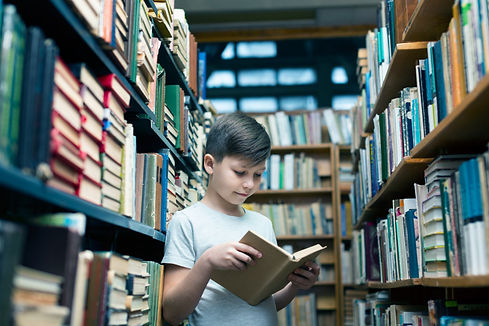 low-angle-boy-library-reading.jpg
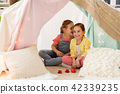 little girl playing tea party in kids tent at home 42339235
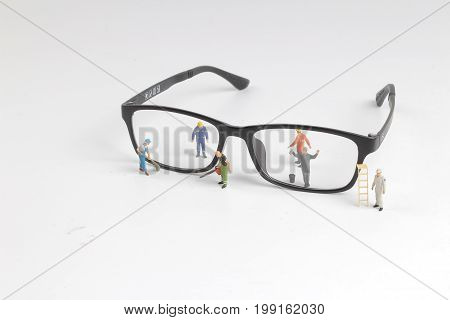 Mini Of Technician Repairing Reading Glasses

********************

Work required →
Set down the full listing above with its wording unchanged. Leave out its images.

Response →
 low-angle-boy-library-reading.jpg
 little girl playing tea party in kids tent at home 42339235
 Mini Of Technician Repairing Reading Glasses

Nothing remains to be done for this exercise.